Reginato, however, found their impersonal geometries too bland and lacking in character (in the words of author Tom Wolfe, “less is a bore”). In the 1970s, he preferred to use angular geometric forms in a lighthearted way, harking back to the playful qualities of earlier constructions made by Alexander Calder, Julio Gonzalez, Pablo Picasso, and David Smith. Seeking greater visual energy and physical buoyancy in the early 1980s, Reginato adopted the biomorphic shapes devised by Jean Arp half a century earlier and developed by surrealist painter Joan Miró.

Reginato’s practice is to draw fluidly contoured shapes on sheet metal, which he then cuts out with a blowtorch. He joins them together at the edges with spot welds so that the forms appear to float in a delicate dance. He tries as much as possible to express the spontaneity of drawing in three dimensions. “I like to think that all my rippling, swelling forms could easily be flying wildly in space.” In the mid-1980s, he decided that adding bright colors would further animate the forms.

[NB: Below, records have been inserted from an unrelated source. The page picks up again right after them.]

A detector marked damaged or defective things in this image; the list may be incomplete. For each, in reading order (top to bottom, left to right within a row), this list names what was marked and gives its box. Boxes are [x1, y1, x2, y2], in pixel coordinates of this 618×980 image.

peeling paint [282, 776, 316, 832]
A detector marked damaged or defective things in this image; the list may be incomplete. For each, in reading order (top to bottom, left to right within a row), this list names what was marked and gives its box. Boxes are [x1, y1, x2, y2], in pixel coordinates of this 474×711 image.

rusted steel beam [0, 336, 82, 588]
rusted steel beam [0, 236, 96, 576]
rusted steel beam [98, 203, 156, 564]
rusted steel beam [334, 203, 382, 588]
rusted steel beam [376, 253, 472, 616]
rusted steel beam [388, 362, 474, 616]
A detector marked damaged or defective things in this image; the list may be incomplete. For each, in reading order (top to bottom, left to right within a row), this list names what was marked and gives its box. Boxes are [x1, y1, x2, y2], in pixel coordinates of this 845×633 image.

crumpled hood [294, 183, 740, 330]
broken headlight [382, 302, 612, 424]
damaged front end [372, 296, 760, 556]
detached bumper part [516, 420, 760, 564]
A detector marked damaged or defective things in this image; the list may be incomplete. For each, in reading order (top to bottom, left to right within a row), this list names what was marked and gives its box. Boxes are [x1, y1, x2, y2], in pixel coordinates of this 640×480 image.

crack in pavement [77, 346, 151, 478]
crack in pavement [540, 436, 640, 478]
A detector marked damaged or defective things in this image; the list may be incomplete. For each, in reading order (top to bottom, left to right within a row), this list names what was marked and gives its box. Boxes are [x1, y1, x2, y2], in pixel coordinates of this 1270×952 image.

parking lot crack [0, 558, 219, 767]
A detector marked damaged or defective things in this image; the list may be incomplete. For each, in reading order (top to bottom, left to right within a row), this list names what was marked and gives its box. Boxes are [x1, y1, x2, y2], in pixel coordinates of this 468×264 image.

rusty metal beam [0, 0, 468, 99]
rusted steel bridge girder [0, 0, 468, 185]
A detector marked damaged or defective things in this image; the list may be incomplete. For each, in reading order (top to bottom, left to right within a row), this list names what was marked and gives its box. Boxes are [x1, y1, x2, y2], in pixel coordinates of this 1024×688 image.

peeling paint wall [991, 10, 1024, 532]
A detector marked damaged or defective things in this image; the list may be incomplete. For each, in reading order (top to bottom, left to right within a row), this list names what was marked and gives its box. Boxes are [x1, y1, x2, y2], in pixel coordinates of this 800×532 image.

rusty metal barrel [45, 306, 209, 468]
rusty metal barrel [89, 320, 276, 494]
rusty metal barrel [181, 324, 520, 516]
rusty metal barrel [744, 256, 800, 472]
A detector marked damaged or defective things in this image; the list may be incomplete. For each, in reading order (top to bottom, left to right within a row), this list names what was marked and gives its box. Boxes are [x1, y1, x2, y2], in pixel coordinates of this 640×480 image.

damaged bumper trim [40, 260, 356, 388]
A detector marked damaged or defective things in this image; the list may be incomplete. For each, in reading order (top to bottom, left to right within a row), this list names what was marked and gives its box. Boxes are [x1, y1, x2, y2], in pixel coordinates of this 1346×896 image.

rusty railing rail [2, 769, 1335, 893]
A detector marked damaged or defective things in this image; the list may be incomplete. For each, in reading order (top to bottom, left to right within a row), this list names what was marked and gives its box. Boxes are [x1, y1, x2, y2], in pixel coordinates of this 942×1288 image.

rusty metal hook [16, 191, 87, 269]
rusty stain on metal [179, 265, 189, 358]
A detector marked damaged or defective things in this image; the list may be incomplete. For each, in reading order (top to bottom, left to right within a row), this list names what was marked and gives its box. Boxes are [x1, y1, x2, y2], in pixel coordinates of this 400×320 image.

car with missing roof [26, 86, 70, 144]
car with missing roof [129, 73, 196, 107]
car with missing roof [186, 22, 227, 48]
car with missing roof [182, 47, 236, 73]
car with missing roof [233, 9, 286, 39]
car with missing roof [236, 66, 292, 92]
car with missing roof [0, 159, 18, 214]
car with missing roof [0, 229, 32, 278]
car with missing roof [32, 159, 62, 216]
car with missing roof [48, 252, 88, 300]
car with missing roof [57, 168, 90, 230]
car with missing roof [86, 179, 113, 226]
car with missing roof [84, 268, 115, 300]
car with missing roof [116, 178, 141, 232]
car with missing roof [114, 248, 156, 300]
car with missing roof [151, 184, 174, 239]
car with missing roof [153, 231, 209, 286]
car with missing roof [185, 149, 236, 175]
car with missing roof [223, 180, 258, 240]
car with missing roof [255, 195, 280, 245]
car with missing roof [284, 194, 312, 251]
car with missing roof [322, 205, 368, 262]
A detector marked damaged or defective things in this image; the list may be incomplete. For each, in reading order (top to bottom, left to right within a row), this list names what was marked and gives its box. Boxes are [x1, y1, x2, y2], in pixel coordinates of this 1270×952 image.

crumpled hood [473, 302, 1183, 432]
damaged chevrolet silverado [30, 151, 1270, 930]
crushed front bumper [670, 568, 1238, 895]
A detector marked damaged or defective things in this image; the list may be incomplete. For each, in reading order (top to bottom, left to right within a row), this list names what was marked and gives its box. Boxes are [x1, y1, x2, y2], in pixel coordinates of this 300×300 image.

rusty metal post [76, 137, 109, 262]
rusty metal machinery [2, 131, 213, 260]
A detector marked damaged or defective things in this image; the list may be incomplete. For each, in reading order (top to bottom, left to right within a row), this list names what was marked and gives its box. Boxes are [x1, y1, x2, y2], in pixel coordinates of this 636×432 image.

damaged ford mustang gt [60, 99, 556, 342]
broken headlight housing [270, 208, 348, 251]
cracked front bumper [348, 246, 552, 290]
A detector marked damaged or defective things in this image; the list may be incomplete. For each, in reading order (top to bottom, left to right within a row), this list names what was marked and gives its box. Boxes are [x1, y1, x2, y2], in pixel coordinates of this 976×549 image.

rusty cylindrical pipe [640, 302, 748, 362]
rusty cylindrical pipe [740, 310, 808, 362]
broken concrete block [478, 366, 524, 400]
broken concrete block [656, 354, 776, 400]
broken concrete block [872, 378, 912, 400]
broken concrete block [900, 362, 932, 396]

By finding his own path apart from the austerity of minimalism and equally distant from pop art, Reginato’s idiosyncratic works have a humor and vitality that is much appreciated wherever they are installed. His sculpture is the antithesis of “serious” art; it boasts forms that are playful and brightly colored. The artist once noted, “essentially my work is joyous.”

Kingfish, 1986

The title Kingfish makes reference to a character from the classic television show Amos ‘n’ Andy that aired from 1951-53. George “The Kingfish” Stevens was a huckster who tried to lure Amos and the gullible Andy into get-rich-quick schemes. The slick character was a childhood favorite of the artist who appreciated Kingfish’s flamboyance and street smarts. According to Reginato, “the sculpture had a ‘large personality’ just like the character.”

Although Reginato rarely intended a literal reading of his abstract compositions, the title conjures a bird (kingfisher) that swoops and dives looking for fish in rivers and lakes. Art historians may recognize the use of an animal reference as an homage to the quixotic creatures sculpted by Alexander Calder in the 1940s. But no expertise is needed to appreciate the sculpture’s vitality.

Bibliographic Highlights

Carmean, E. A., Jr., “Peter Reginato.” Arts Magazine 52 (June 1978): 26.

Firestone, Evan R. “Three Musicians at the Harlequin’s Carnival: Peter Reginato’s New Sculpture.” Arts Magazine 59 (February 1985): 116–19.

Frackman, Noel. “Peter Reginato.” Arts Magazine 52 (January 1978): 5.

Ratcliff, Carter. “Reginato’s Improvisations.” Art in America 77 (December 1989): 146–51.

Sheffield, Margaret. “Peter Reginato: Struggling Between the Planes.” Sculpture 21 (May 2002): 18–19.